«On veut faire de l'itinérance une priorité nationale de tous les instants. On ne peut plus tolérer l'intolérable, accepter l'inacceptable», a déclaré hier la ministre déléguée aux Services sociaux, Véronique Hivon, en déposant la politique très attendue en matière d'itinérance. Tour d'horizon des mesures, en quatre questions.

Q A-t-on dressé un portrait de l'itinérance?

R Les derniers chiffres de recensement des sans-abri remontent à près de 15 ans. On en avait dénombré autour de 30 000 à Montréal, dont 50% avaient des problèmes de santé mentale. D'ici l'été, Québec veut faire des études de terrain, justement pour circonscrire plus précisément le nombre et le comportement des sans-abri. D'ores et déjà, on sait que 1100 lits étaient disponibles pour les itinérants en hébergement d'urgence dans 34 établissements, qui ont offert un total de 267 000 nuitées. Le taux d'occupation des ressources est stable et tourne autour de 80%.

Q Quelle est la priorité de cette politique?

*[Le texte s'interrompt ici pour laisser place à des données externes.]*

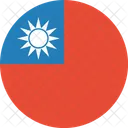 Taiwan Bandeira Mundo Ícone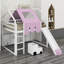 House-Shaped Loft Bed Including Tent-1650937825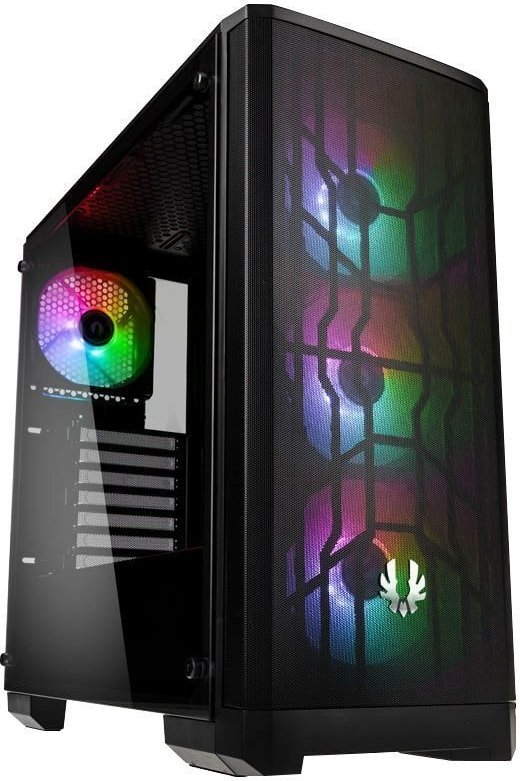 Bitfenix Pack Nova Mesh TG 4ARGB Cristal Templado USB 3.1 Negra + Fórmula Gold 750W 80+ Gold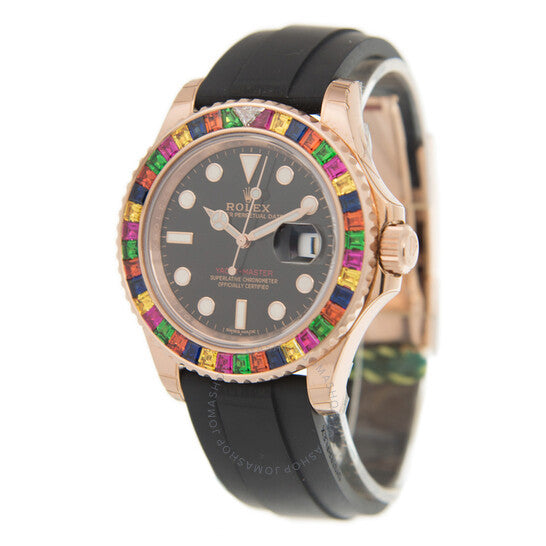 ROLEXPRE-OWNEDYacht-Master Diamond Black Dial Watch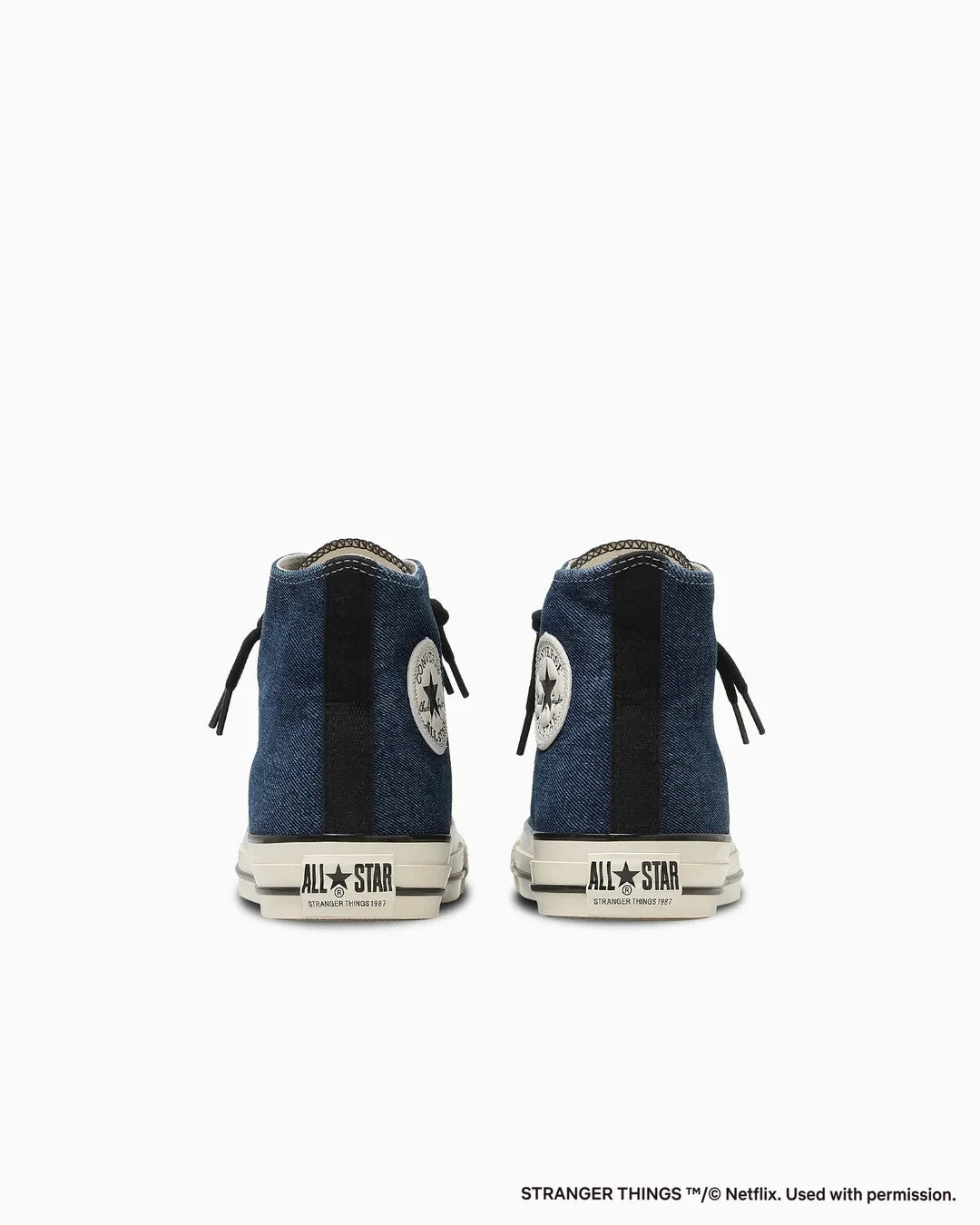 31317330 Stranger Things 5 Converse All Star Aged 87 CZ Hi Blue Black (Men's)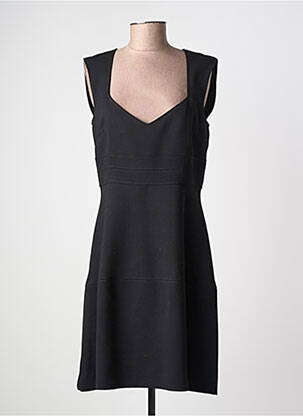 Robe mi-longue sans manche sans manche noir PINKO femme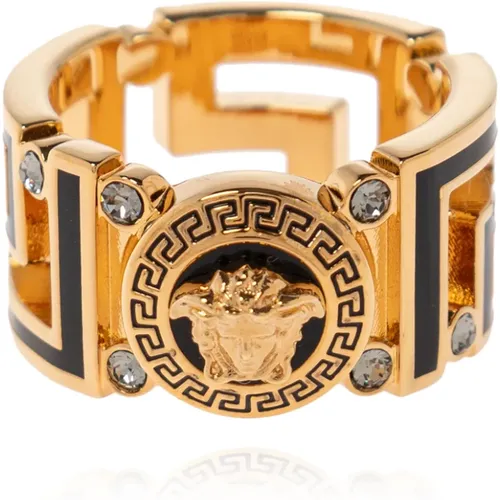 Ring mit Medusa-Kopf , Herren, Größe: 58 MM - Versace - Modalova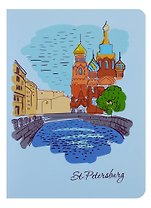 Записная книжка А6 24л кл. "Спас-на-Крови", тонир. внутр. блок, сшивка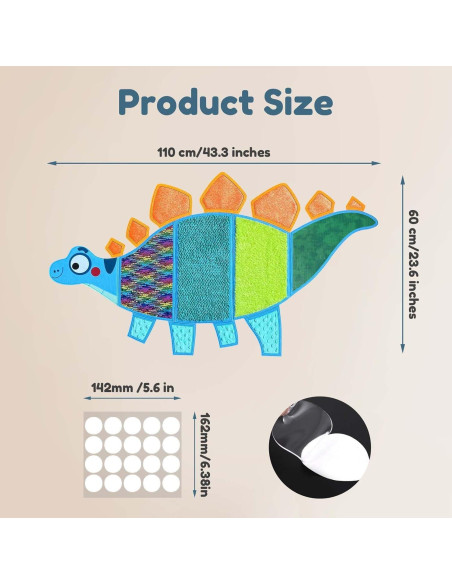 Panel Sensorial para Niños Srichly, 16 Piezas Texturizadas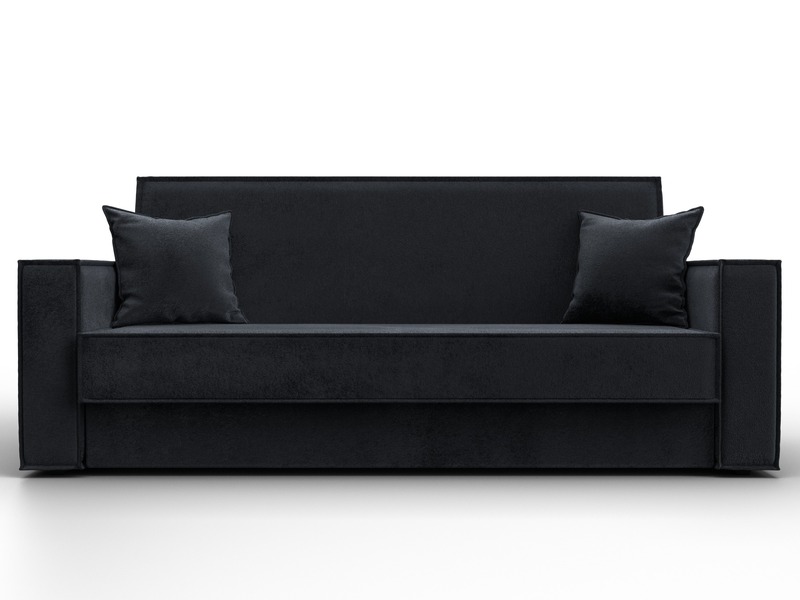 Диван-книжка Куба, Велюр, TOWER 11 темно-серый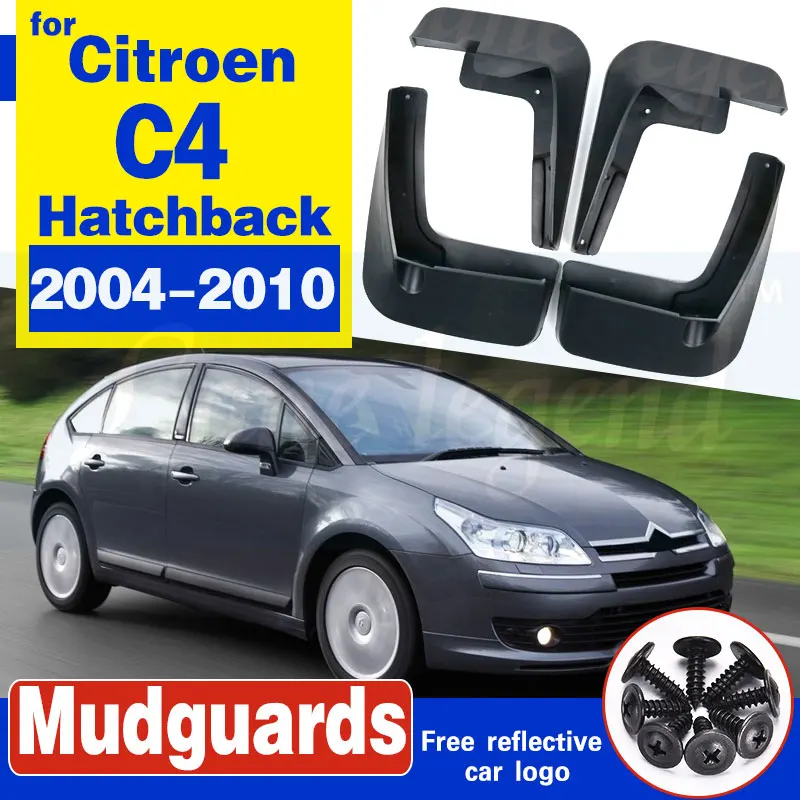 Брызговики для Citroen C4 1 2004 2010 передние и задние 2005 2006|Грязезащита| |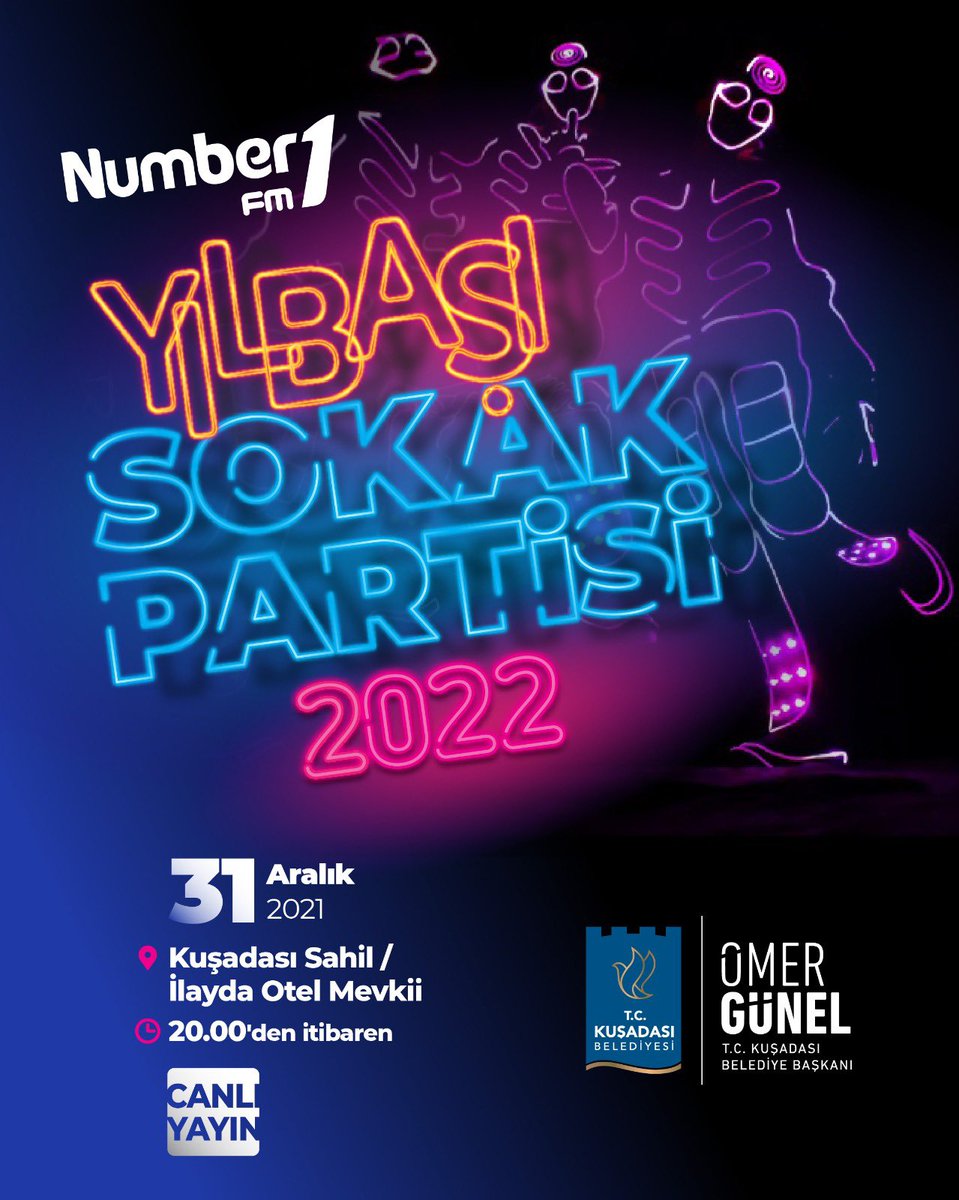 Yılbaşı Sokak Partisi’ne hazır mısınız? 😎

31 Aralık günü saat:20.00’de Atatürk Bulvarı’nda buluşalım! 🎊
#2022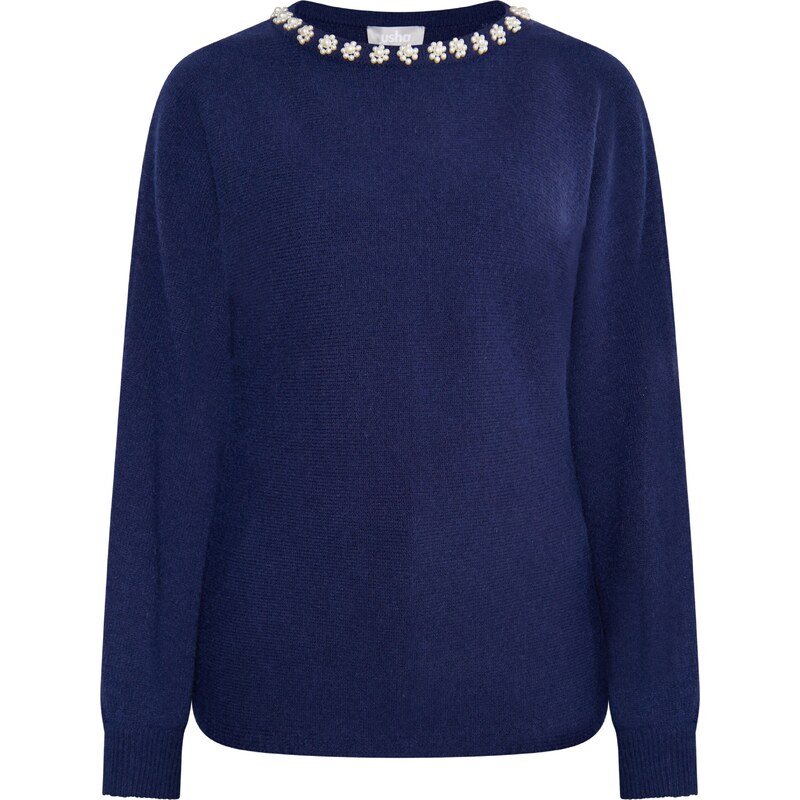 Usha Sveter Sivene námornícka modrá 54268281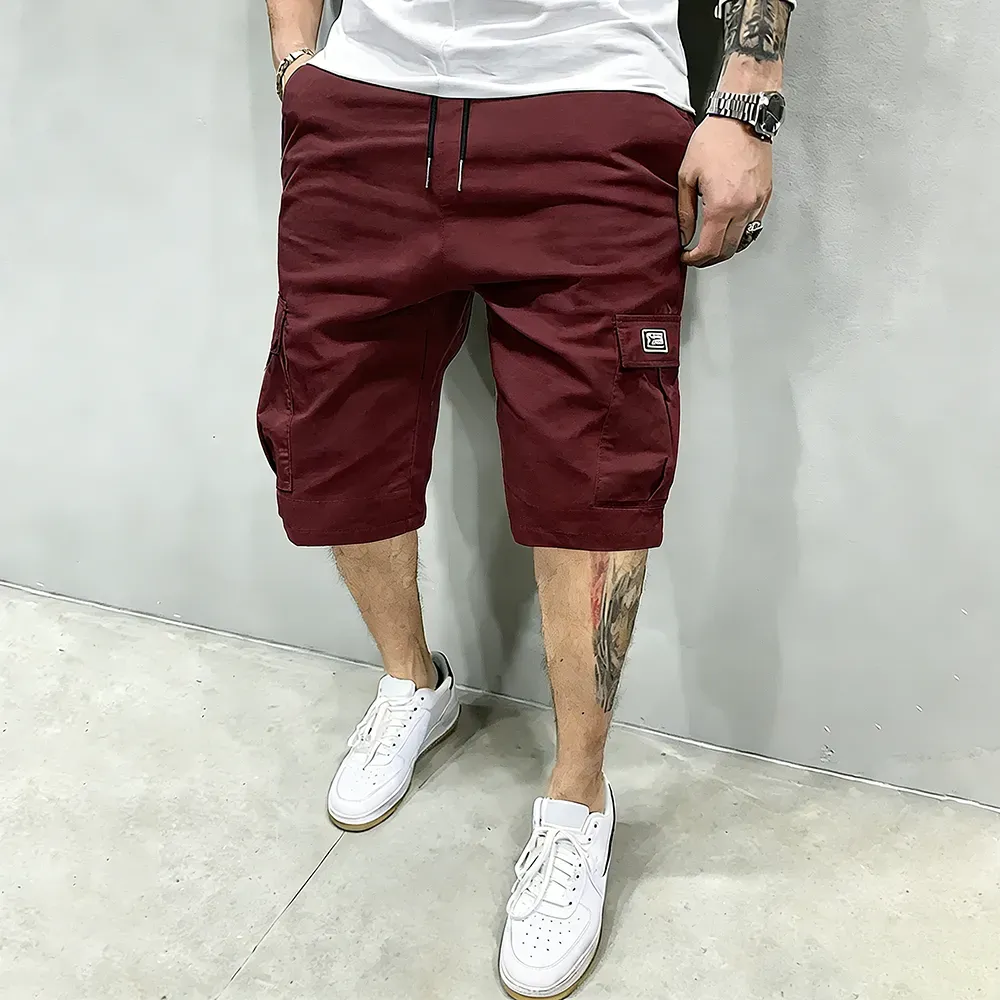 Mens Casual Drawstring Cargo Shorts – Big Pockets Comfy Fit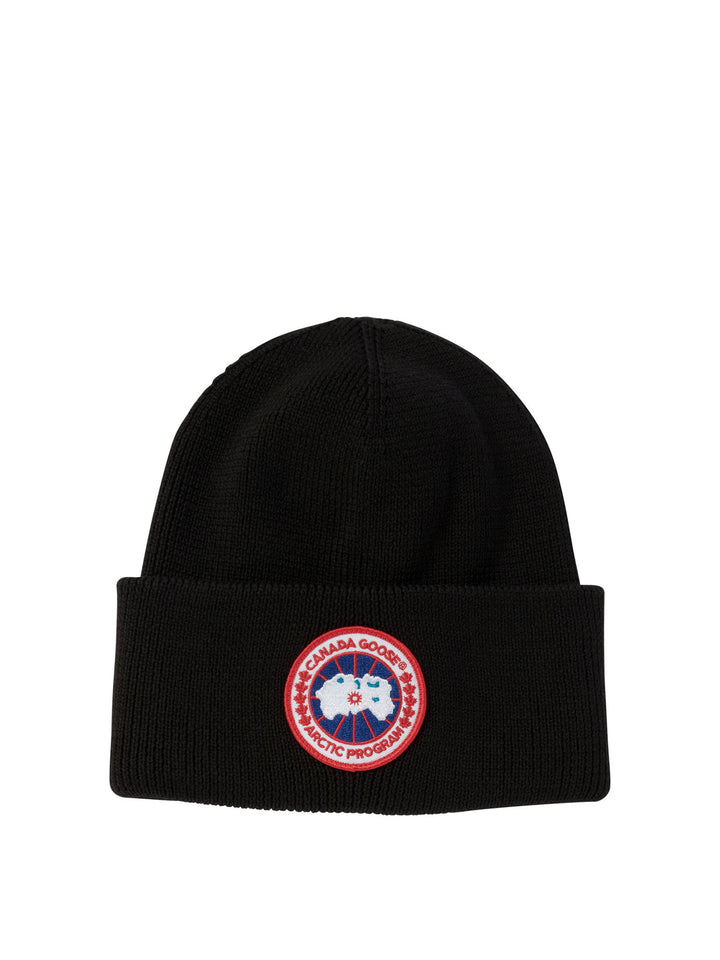 Canada Goose Toque Aectic Youth Hats - Black | db617a674df2330e99be9c1e9fb86ebbbd8ef1ab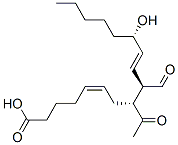 (5Z,8R,9R,10E,12S)-8-acetyl-9-formyl-12-hydroxyheptadeca-5,10-dienoic acid CAS#: 91712-41-3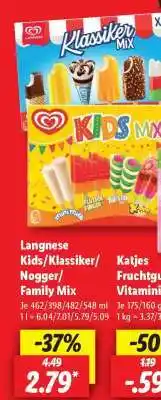 Lidl Langnese Kids/Klassiker/Nogger/Family Mix Angebot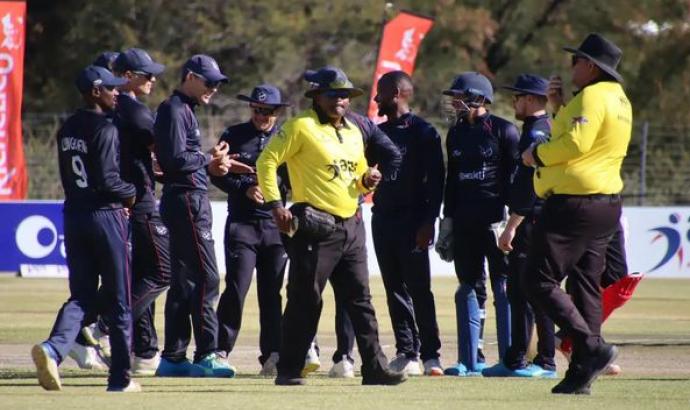 Namibia defeat Hong Kong to win 50 over Castle Lite Series 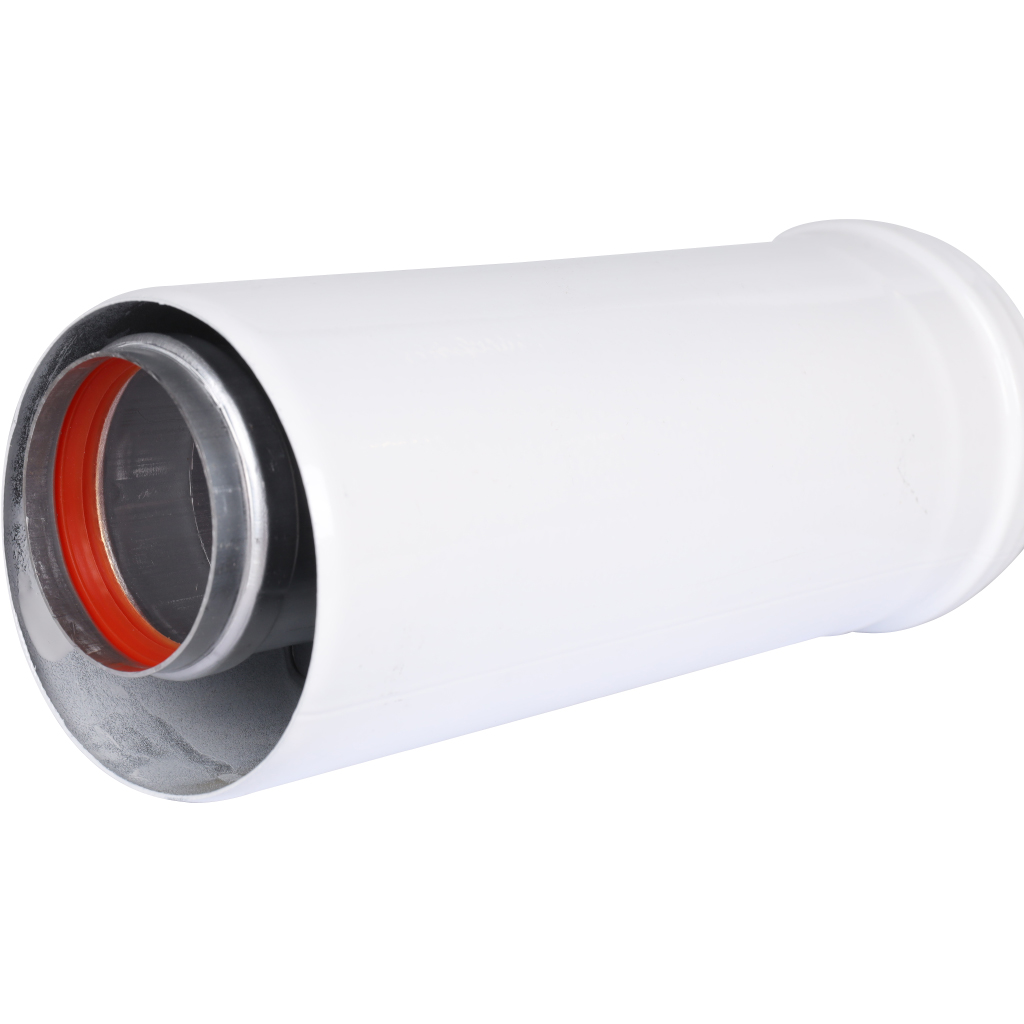Удлинитель дымохода традиционный коаксиальный ROMMER D60(п-м)/100(м-п), L250, RCA-6010-000250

R Le logement est «la clé» de la lutte à l'itinérance, dit Véronique Hivon. Québec veut notamment élargir l'offre de logement disponible en créant 3250 logements sociaux, dont 500 seront réservées aux personnes en situation d'itinérance. Un taux de 45% de ces logements sociaux sera destiné à Montréal, le lieu où ce problème est le plus criant. Coût de la mesure: 46 millions, dont 20 millions pour Montréal. La formule du logement social «n'est pas une panacée, dit la ministre Hivon, mais c'est certainement une bonne formule». De nombreux groupes sociaux sont d'accord avec la ministre. «Il y a de très belles histoires de succès d'ex-itinérants qui ont réussi à demeurer dans des logements sociaux. Ce n'est pas vrai que ça ne fonctionne pas», dit Marjolaine Despars, du Réseau d'aide aux personnes seules et itinérantes (RAPSIM).

Q Et dans le concret, qu'est-ce que ça va changer?

R La politique sera suivie «d'ici quelques mois», dit Mme Hivon, par un plan d'action où on retrouvera plusieurs mesures concrètes en matière de santé, d'éducation, d'aide à l'emploi. «La politique, c'est juste un avant-goût, dit la ministre, mais il faut qu'on connaisse ce plan d'action rapidement, fait valoir François Saillant, du FRAPRU. On ne veut pas revivre le scénario du plan d'action contre la pauvreté, où on a attendu pendant un an et demi.» En attendant, Québec débloque six millions pour rendre permanents «et intensifier» des projets concrets et novateurs tels les deux brigades conjointes policiers et travailleurs sociaux mises sur pied dans les dernières années par le Service de police de la Ville de Montréal (SPVM). Le projet PRISM, qui offre les services de deux psychiatres à la Mission Old Brewery, est également reconduit, a indiqué Mme Hivon.

Q Comment ont réagi les acteurs du milieu?

R En général, très positivement. «On demandait une politique semblable depuis huit ans. Bien sûr, on veut des réponses concrètes, mais les politiques ont leur importance, elles changent les façons de faire», dit Pierre Gaudreault, du RAPSIM. Jason Champagne, responsable des services en itinérance au CSSS Jeanne-Mance, a bien l'intention de se servir de cet énoncé de politique pour que chaque organisme prenne ses responsabilités concernant les sans-abri. «Par exemple, on aimerait mettre une infirmière à temps plein dans chaque refuge de Montréal», dit-il. Marc Riopel, du SPVM, se réjouit que les brigades EMRII et ESUP, où des policiers travaillent conjointement avec des travailleurs sociaux, soient rendues permanentes grâce aux fonds de Québec. «On va penser pouvoir offrir une plus large plage horaire de couverture», dit-il.